── DATA FOR PROCESSING

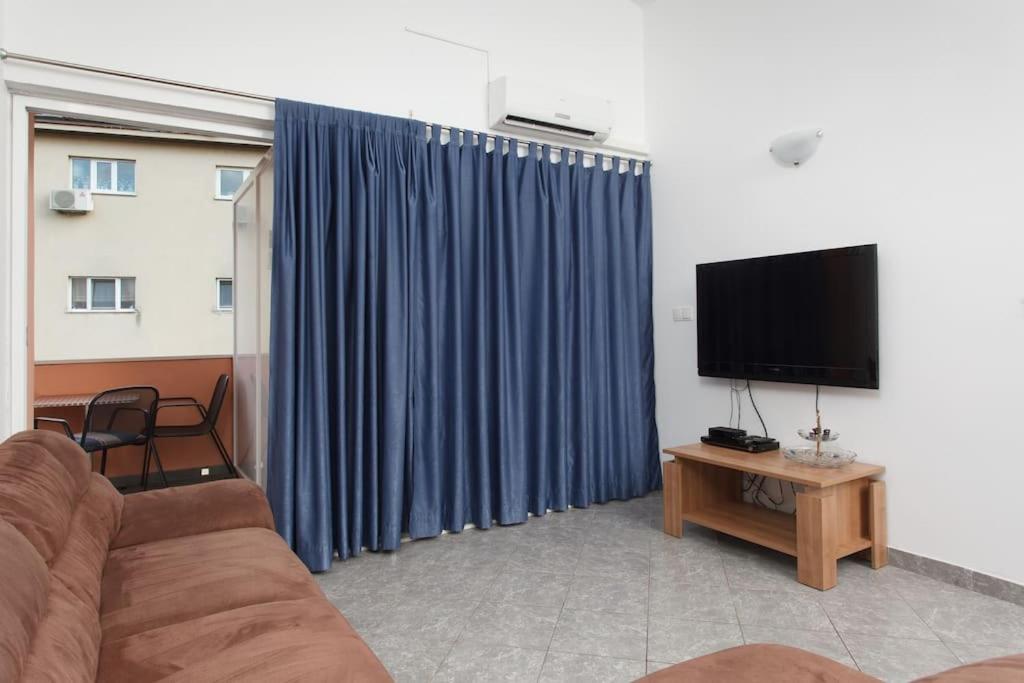 Apartments Mani Трогир Екстериор снимка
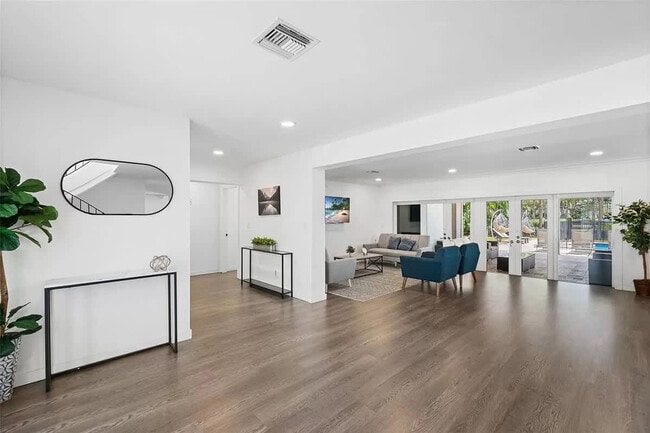 Building Photo - 413 Holiday Dr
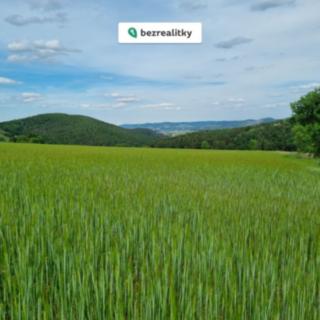 Prodej stavební parcely 1 408 m² Svatá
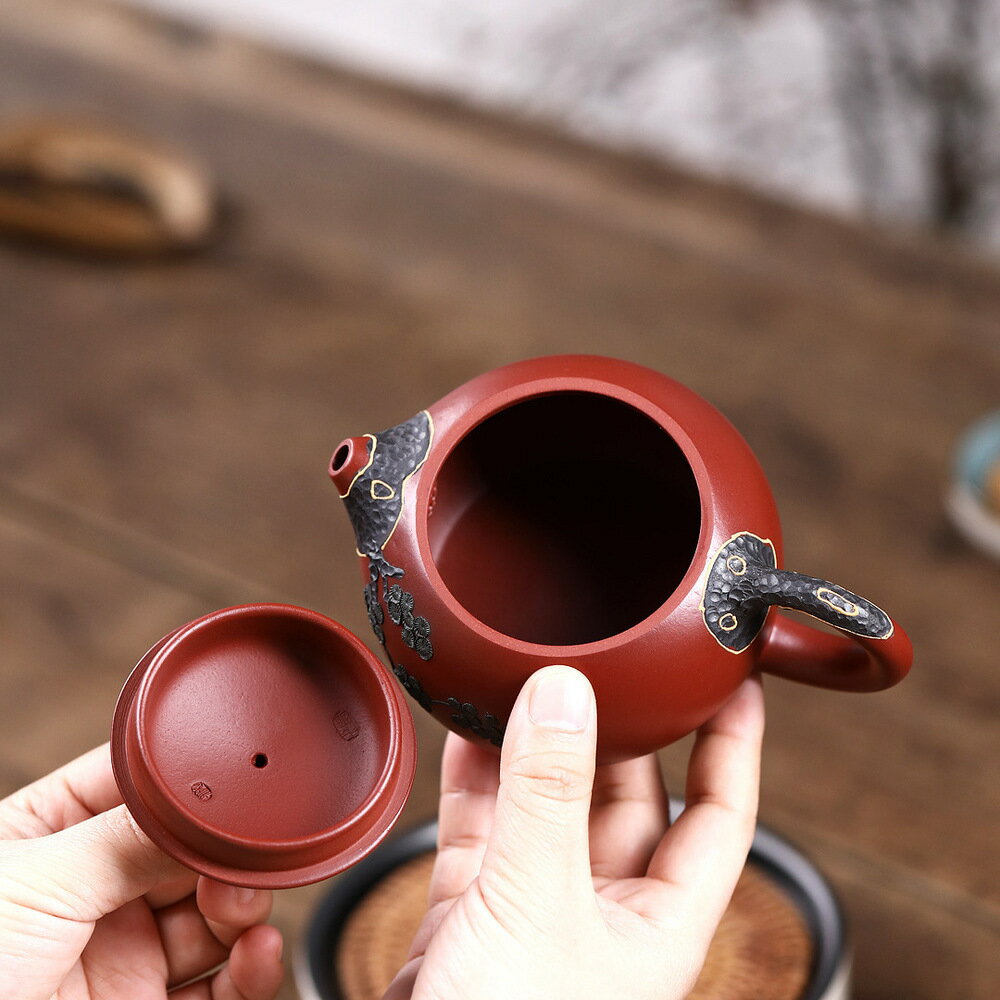 工廠直銷 免運 茶壺 紫砂壺 250毫升松枝西施壺宜興手工泥繪原礦大紅袍西施紫砂壺松針壺特惠/可開發票Z1017 4
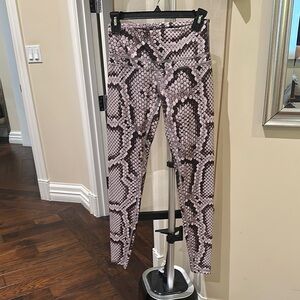 Varley Reptile Print Leggings Size Small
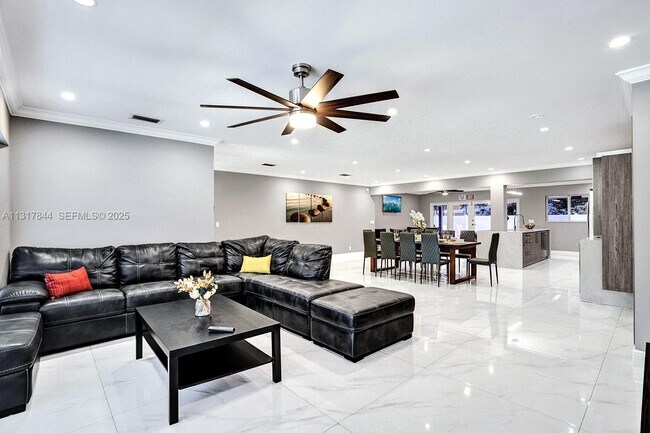 Building Photo - 1301 Rodman St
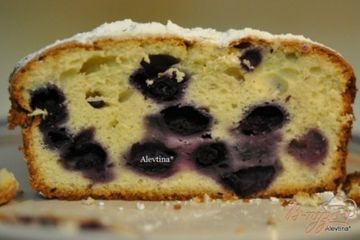 фото рецепта Фунтовый кекс со сливочным сыром и голубикой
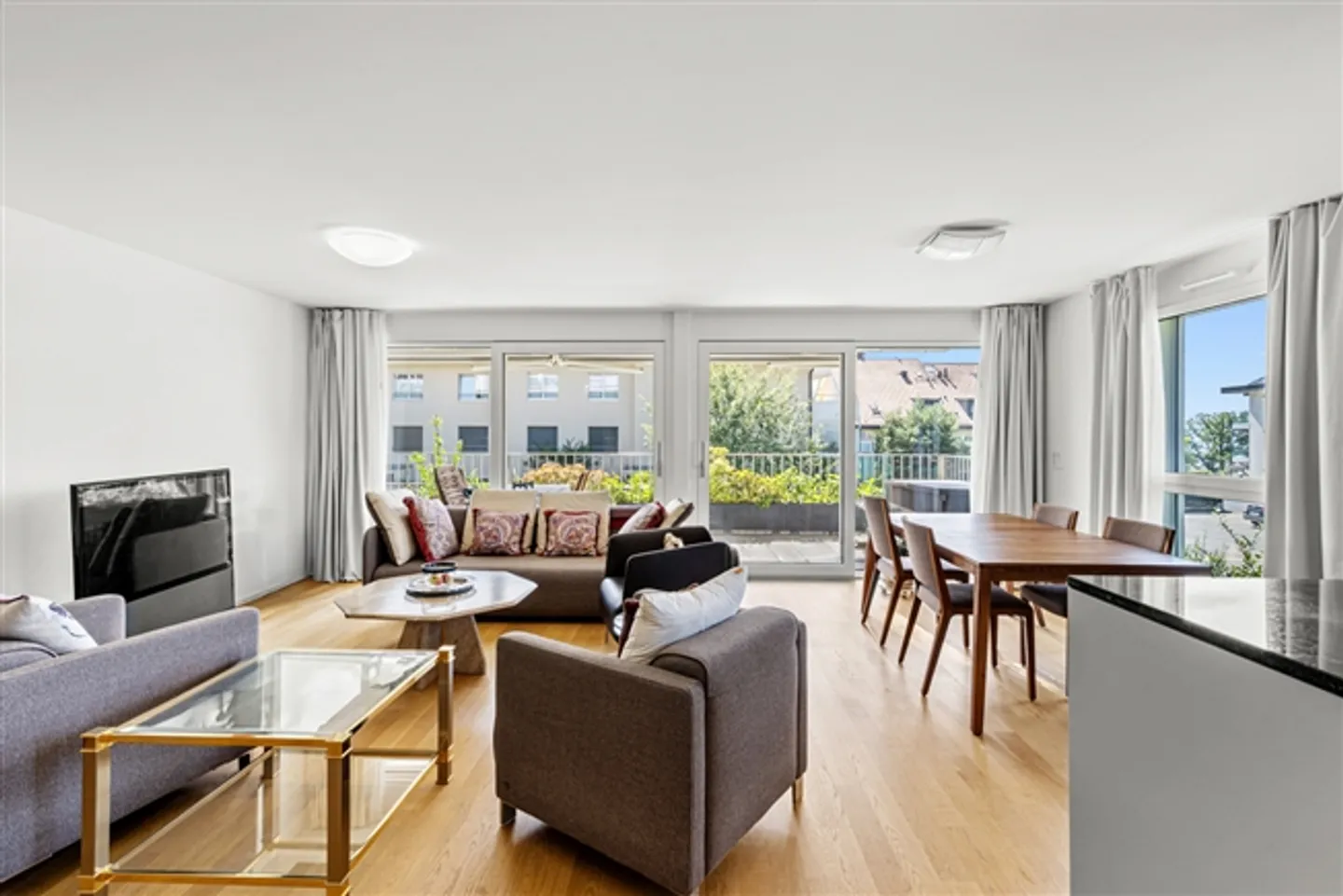 Appartement luxueux de 4,5 pièces au centre de St-Légier - Photo 2 sur 14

────

• _REQUIRED WORK_
Starting with the line that contains "工廠直銷 免運 茶壺 紫砂壺" and ending with the last line of the data above, transcribe exactly those lines and no others, without pictures.

• _TASK OUTPUT_
 工廠直銷 免運 茶壺 紫砂壺 250毫升松枝西施壺宜興手工泥繪原礦大紅袍西施紫砂壺松針壺特惠/可開發票Z1017 4
 Varley Reptile Print Leggings Size Small
 Building Photo - 1301 Rodman St
 фото рецепта Фунтовый кекс со сливочным сыром и голубикой
 Appartement luxueux de 4,5 pièces au centre de St-Légier - Photo 2 sur 14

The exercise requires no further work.